__Tasks and exercises__:
1. Rewrite the paragraph of the Schedule B passage that begins "Schedule B to the Form 990 is used" as a short bulleted list that keeps its main facts.
2. From the Schedule B passage, output the section that begins at the words "A copy of the" and stops after the words "public records act.", with no changes.

__Text to read__:

_ _ _ _

A copy of the charity’s annual return (Form 990) must be included with the annual report. The AG recently began treating annual reports submitted without Schedule B (or with a redacted Schedule B) as incomplete. Failure to file a complete report generally results in penalties, fees and the loss of California income tax exemption.
Several states, including New York, have a similar filing requirement. Both the California and New York AGs note that their policy is not to disclose Schedule B to the public. However, there is no guarantee that their disclosure policies will not change in the future and it is unclear if the donor information, once in the possession of a state’s AG, would be subject to a request for disclosure under that state’s public records act.
Schedule B – Donor Disclosure
Schedule B to the Form 990 is used to disclose to the IRS the reporting organization’s significant donors (generally those who contribute over $5,000 in cash or property), including their names, addresses, and contribution amounts. Tax-exempt organizations are generally required to make available for public inspection and copying their three most recent annual returns, including copies of all schedules, attachments and supporting documents filed with these returns. Most such returns are posted and publicly available at no cost on third-party websites, such as Guidestar.org.
However, except for private foundations (Form 990-PF filers) and section 527 political organizations, public disclosure of the names and addresses of contributors set forth on Schedule B generally is not required, and the Schedules B of those organizations typically do not appear when posted online.
The Center for Competitive Politics, a Virginia nonprofit registered with the California AG, challenged the AG’s unredacted Schedule B filing requirement. It argued that the disclosure violates its and its supporters’ First Amendment rights to freedom of association and that certain nondisclosure rules under federal law preempt the state requirement.
The Ninth Circuit affirmed an earlier decision to deny the Center’s motion for a preliminary injunction, rejecting the Center’s arguments and concluding that the disclosure requirement bears a substantial relation to a sufficiently important government interest and is facially constitutional.2
However, the Court left open the possibility that the Center could show a reasonable probability that the compelled disclosure of its contributors’ names will subject them to threats, harassment or reprisals that would warrant relief on an “as-applied” challenge. Such a challenge, Americans for Prosperity Foundation v. Harris,3 is pending in the Ninth Circuit. So, the Court may soon carve such an exception out of California’s filing requirement, or not.

_ _ _ _

__Data segment__:
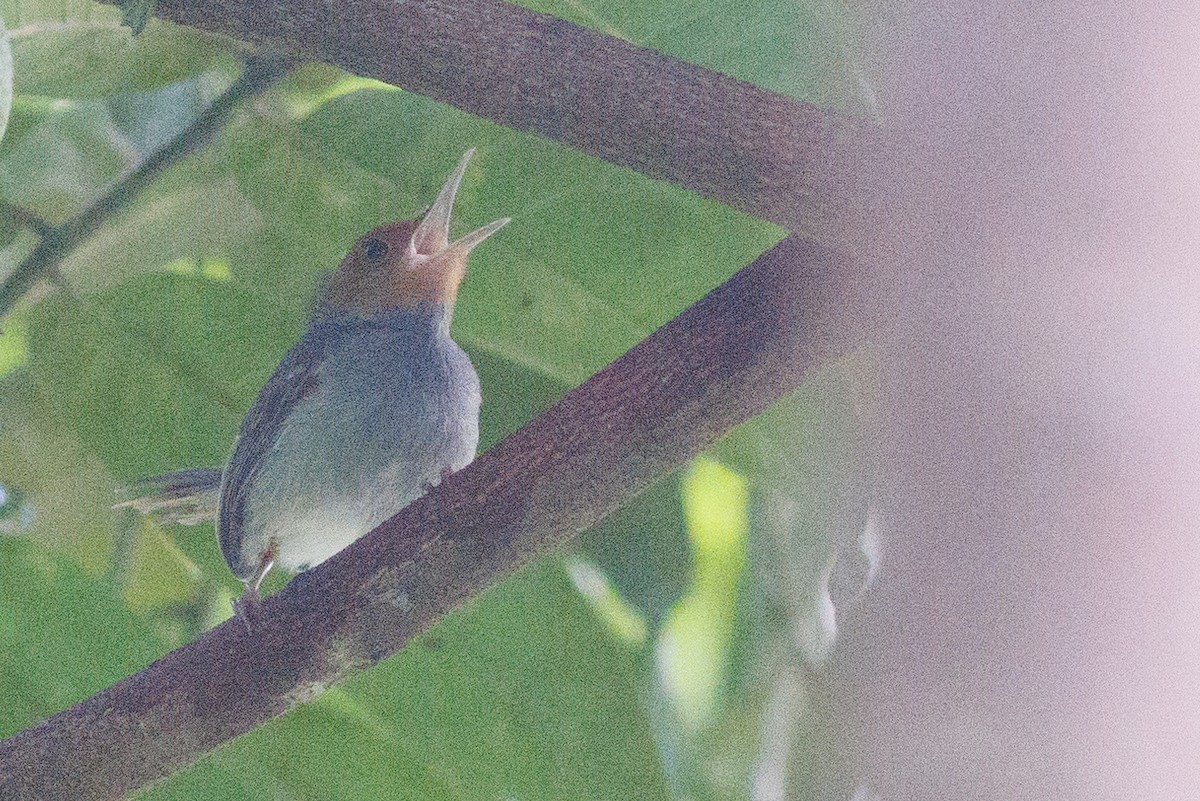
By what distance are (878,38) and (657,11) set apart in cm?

_ _ _ _

__Answers in order__:
1.
- Schedule B to Form 990 discloses an organization's significant donors to the IRS, generally those giving over $5,000 in cash or property.
- It lists their names, addresses, and contribution amounts.
- Tax-exempt organizations generally must make their three most recent annual returns, with all schedules, attachments, and supporting documents, available for public inspection and copying.
- Most such returns are posted free on third-party websites such as Guidestar.org.

2.
A copy of the charity’s annual return (Form 990) must be included with the annual report. The AG recently began treating annual reports submitted without Schedule B (or with a redacted Schedule B) as incomplete. Failure to file a complete report generally results in penalties, fees and the loss of California income tax exemption.
Several states, including New York, have a similar filing requirement. Both the California and New York AGs note that their policy is not to disclose Schedule B to the public. However, there is no guarantee that their disclosure policies will not change in the future and it is unclear if the donor information, once in the possession of a state’s AG, would be subject to a request for disclosure under that state’s public records act.